# What is being asked:
Pull out every line in the entries below that contains the string "detection", and copy each of those lines in full.

Entries provided start

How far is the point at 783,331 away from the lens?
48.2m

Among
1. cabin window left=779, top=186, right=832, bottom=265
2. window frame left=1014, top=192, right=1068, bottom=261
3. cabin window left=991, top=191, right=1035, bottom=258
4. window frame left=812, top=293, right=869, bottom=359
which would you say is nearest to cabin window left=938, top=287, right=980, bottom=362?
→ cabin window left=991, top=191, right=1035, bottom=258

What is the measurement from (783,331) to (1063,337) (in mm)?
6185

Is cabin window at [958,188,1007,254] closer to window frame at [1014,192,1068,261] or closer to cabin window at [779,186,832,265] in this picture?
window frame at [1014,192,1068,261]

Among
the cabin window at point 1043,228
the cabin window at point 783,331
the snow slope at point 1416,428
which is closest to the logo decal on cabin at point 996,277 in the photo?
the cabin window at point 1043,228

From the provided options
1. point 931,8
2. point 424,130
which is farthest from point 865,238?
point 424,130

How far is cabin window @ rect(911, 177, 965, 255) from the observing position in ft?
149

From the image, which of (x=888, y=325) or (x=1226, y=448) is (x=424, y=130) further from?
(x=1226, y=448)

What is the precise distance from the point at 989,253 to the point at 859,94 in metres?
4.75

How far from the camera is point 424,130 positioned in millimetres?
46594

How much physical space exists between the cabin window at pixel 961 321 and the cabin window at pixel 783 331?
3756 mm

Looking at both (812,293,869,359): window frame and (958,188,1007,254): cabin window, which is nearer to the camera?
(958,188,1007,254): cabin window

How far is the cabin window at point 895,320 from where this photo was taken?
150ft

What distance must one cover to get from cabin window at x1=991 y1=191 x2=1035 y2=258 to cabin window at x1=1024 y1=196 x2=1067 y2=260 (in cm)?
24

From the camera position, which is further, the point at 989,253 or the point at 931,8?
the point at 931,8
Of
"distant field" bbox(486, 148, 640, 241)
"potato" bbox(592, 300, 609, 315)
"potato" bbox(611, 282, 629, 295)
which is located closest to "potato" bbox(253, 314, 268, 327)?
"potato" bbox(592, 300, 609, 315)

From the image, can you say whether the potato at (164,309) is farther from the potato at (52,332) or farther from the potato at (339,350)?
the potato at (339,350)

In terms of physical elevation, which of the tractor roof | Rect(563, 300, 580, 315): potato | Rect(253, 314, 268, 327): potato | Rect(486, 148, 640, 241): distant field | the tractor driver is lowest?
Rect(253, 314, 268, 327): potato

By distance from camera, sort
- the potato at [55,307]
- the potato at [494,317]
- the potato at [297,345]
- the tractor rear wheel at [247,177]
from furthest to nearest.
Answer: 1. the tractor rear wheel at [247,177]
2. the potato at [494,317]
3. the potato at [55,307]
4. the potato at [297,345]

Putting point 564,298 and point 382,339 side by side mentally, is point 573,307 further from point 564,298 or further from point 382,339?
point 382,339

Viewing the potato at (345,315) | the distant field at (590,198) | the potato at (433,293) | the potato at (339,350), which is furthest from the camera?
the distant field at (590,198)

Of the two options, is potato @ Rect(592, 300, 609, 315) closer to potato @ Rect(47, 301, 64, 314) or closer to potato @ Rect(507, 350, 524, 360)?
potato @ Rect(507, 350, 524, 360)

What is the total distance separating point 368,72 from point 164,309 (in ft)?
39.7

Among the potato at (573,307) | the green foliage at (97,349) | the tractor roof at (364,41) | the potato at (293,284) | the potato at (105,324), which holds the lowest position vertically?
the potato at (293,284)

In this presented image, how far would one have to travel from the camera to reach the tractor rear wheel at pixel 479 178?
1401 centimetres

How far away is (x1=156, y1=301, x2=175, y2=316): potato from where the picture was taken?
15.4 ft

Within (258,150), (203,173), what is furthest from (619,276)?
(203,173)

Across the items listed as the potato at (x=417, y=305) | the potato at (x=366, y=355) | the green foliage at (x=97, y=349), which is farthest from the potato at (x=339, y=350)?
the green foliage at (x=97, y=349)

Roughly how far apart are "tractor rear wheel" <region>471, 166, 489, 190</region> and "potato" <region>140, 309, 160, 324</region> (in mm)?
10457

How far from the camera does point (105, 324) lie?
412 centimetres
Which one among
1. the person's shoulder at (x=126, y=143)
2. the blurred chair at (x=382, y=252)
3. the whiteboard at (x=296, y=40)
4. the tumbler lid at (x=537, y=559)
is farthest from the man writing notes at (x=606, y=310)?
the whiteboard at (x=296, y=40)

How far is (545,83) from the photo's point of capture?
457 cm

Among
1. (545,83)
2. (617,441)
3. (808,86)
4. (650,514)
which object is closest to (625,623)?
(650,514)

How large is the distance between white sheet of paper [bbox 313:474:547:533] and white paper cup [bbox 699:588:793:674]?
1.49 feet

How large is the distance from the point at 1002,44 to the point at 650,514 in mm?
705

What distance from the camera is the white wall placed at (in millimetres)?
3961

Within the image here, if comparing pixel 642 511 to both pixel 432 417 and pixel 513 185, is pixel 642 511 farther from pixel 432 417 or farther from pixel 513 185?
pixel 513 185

Entries provided end
Entries provided start

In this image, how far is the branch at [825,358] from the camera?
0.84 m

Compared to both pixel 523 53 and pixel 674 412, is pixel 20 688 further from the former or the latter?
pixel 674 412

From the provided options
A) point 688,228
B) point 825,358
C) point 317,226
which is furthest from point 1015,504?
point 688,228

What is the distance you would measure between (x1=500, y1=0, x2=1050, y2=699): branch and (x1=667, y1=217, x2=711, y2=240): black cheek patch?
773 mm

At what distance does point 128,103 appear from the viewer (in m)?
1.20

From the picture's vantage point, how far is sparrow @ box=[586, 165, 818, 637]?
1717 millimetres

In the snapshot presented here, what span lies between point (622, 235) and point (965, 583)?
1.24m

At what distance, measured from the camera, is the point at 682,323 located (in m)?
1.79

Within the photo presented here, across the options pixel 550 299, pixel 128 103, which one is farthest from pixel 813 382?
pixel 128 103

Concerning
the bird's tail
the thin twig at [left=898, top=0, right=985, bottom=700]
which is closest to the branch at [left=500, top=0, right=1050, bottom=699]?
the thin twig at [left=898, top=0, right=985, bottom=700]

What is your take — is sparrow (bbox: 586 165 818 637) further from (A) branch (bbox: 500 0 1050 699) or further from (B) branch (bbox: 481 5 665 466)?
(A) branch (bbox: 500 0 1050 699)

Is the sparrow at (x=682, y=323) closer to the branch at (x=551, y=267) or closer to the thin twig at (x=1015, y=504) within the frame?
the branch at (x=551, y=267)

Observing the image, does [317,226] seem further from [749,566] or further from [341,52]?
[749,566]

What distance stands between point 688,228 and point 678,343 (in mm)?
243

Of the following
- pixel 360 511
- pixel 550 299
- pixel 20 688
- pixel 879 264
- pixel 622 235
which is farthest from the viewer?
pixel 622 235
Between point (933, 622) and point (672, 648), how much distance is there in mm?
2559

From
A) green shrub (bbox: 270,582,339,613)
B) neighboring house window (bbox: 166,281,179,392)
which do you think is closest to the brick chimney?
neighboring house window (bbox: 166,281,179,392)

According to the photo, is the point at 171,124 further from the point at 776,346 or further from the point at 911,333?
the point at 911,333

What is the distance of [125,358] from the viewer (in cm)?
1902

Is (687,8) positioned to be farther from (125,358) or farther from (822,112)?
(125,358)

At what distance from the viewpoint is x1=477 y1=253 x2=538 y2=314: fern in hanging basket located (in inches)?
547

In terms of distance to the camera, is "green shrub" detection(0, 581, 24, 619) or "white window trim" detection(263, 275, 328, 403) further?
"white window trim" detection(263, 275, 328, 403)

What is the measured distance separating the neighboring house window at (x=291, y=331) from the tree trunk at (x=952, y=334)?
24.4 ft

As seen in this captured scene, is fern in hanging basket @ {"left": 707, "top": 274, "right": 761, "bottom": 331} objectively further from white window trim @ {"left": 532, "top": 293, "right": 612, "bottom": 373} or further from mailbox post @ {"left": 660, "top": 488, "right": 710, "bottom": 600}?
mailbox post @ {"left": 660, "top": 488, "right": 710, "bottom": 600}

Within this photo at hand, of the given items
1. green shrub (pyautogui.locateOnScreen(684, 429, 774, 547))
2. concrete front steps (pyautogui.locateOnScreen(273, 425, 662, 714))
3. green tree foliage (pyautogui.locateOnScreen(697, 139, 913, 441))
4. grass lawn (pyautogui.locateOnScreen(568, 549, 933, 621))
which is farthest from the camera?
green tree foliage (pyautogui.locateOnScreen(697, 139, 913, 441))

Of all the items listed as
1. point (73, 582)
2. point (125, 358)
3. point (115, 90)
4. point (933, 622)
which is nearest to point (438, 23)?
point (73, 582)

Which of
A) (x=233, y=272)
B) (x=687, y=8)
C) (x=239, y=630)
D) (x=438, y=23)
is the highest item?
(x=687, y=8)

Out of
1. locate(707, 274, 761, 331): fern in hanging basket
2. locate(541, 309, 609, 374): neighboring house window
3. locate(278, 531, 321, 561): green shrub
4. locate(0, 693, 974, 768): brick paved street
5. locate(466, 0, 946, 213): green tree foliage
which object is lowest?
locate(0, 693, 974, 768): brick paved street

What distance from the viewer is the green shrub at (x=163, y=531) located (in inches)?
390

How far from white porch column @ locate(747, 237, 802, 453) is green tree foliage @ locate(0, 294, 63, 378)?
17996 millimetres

Entries provided end
Entries provided start

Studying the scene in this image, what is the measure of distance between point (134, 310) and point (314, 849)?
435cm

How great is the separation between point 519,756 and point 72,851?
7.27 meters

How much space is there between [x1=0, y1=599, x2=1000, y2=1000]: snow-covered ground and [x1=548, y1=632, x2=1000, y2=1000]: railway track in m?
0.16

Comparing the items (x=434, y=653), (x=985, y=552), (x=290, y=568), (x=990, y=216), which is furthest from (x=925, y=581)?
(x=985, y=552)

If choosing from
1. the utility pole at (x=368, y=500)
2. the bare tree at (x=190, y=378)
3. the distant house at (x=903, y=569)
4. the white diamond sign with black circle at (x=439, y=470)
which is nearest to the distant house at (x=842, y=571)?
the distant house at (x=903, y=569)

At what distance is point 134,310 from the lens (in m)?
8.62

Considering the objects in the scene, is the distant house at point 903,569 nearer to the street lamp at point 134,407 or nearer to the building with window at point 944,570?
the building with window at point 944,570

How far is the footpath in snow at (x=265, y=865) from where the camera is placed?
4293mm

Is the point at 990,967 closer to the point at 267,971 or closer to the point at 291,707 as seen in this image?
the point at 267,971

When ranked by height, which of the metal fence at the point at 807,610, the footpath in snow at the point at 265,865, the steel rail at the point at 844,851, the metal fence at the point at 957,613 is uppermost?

Entries provided end

# The response:
In terms of distance to the camera, is "green shrub" detection(0, 581, 24, 619) or "white window trim" detection(263, 275, 328, 403) further?
"white window trim" detection(263, 275, 328, 403)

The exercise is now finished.